# Getting started with Sentinel 2 data

**Background** As of mid-February 2018, Sentinel 2 data is available to access within the a development environment on AWS. There are a number of things that need to be done prior to gaining access to the Sentinel 2 archive. For the purpose of this notebook, we will assume you have successfully gained access to the AWS environment where Sentinel 2 data is currently housed. 

**What does this notebook do?** This notebook steps you through how to load in and plot up data from Sentinel 2. It explores the data that are available from the Sentinel 2 satellite, and briefly describes the Sentinel satellite bands. It then loads in the `s2a_ard_granule` product and plots it up in true and false colour. It uses the provided pixel quality data to filters the example scene based on `clear` pixels. 

**Date**: February 2018.

**Author**: Claire Krause

**Tags**
`Sentinel2`, `products`, `threeBandImage`, `threeBandImage_subplots`, `dc.list_products`, `dc.load`, `query`, `beginner`, `plot`, `image`, `pixelquality`

In [7]:
% pylab notebook
from datacube.storage import masking
from datacube import Datacube
from datetime import datetime
from skimage import exposure

#get the DEA version of the plotting functions
import os
import rasterio
sys.path.append(os.path.abspath('/g/data/r78/cek156/dea-notebooks/algorithms'))
import DEADataHandling

from datacube.storage.storage import write_dataset_to_netcdf

# Replace with the path to your own home directory on the VDI
s2 = Datacube(config='/home/547/rjd547/sentinel2.conf')

Populating the interactive namespace from numpy and matplotlib


`%matplotlib` prevents importing * from pylab and numpy
  "\n`%matplotlib` prevents importing * from pylab and numpy"

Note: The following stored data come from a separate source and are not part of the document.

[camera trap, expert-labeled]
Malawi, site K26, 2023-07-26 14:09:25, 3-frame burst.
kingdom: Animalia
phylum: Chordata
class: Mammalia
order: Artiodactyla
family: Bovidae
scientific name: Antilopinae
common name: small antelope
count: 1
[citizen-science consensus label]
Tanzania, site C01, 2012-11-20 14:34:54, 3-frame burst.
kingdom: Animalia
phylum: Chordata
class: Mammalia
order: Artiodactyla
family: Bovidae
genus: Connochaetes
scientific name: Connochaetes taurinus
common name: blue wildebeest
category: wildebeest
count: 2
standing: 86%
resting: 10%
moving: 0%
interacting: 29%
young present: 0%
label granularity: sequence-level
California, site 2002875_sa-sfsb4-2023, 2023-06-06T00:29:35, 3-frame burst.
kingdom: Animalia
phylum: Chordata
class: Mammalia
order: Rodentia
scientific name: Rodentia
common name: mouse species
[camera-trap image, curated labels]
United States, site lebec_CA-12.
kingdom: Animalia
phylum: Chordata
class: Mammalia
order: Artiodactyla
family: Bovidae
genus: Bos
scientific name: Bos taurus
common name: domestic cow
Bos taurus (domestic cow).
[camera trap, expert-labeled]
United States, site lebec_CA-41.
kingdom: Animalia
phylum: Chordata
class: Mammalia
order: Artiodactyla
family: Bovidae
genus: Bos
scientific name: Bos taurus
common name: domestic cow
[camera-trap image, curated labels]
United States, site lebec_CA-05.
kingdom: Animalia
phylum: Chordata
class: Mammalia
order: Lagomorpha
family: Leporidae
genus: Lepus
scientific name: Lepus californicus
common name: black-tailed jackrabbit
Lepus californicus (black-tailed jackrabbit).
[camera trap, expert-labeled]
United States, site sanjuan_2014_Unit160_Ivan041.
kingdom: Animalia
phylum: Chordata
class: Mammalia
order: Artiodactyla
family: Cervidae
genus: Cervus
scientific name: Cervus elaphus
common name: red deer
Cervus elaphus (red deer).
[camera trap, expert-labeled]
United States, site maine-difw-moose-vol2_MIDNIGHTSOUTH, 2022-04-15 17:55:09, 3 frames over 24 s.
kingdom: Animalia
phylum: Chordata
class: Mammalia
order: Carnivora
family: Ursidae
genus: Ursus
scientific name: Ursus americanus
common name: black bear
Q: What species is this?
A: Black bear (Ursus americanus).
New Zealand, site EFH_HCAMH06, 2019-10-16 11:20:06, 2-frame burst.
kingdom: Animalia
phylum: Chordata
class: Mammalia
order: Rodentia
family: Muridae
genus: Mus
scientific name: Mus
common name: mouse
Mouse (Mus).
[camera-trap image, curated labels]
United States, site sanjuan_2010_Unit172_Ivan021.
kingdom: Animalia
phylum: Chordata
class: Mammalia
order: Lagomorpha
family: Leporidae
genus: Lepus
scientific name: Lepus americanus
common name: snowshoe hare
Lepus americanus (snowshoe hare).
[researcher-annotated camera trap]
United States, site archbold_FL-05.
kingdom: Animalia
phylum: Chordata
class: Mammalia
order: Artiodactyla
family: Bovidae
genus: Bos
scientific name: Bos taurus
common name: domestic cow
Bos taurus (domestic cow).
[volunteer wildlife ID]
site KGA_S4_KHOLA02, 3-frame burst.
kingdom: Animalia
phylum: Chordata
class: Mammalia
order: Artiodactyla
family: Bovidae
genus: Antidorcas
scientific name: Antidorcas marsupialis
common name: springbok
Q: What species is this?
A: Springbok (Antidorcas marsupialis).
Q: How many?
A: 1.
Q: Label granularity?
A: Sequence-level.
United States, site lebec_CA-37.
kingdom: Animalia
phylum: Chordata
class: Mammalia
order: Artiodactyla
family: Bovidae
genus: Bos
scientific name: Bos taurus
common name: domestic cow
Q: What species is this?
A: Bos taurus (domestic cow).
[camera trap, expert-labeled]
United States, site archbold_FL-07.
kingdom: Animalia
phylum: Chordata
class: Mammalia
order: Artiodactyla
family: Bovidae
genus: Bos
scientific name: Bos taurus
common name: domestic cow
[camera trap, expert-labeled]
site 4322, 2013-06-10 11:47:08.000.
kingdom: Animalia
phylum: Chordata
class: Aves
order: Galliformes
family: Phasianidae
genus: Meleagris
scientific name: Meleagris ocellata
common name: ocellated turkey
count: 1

## Define some plotting functions for later on

In [8]:
def threeBandImage(ds, bands, time = 0, figsize = [10,10], projection = 'projected'):
    '''
    threeBandImage takes three spectral bands and plots them on the RGB bands of an image. 
    
    Inputs: 
    ds -   Dataset containing the bands to be plotted
    bands - list of three bands to be plotted
    
    Optional:
    time - Index value of the time dimension of ds to be plotted
    figsize - dimensions for the output figure
    projection - options are 'projected' or 'geographic'. To determine if the image is in degrees or northings
    '''
    t, y, x = ds[bands[0]].shape
    rawimg = np.zeros((y,x,3), dtype = np.float32)
    for i, colour in enumerate(bands):
        rawimg[:,:,i] = ds[colour][time].values
    rawimg[rawimg == -999] = np.nan
    img_toshow = exposure.equalize_hist(rawimg, mask = np.isfinite(rawimg))
    fig = plt.figure(figsize = figsize)
    imshow(img_toshow)
    ax = plt.gca()
    ax.set_title(str(ds.time[time].values), fontweight = 'bold', fontsize = 16)
    ax.set_xticklabels(ds.x.values)
    ax.set_yticklabels(ds.y.values)
    if projection == 'geographic':
        ax.set_xlabel('Longitude', fontweight = 'bold')
        ax.set_ylabel('Latitude', fontweight = 'bold')
    else:
        ax.set_xlabel('Eastings', fontweight = 'bold')
        ax.set_ylabel('Northings', fontweight = 'bold')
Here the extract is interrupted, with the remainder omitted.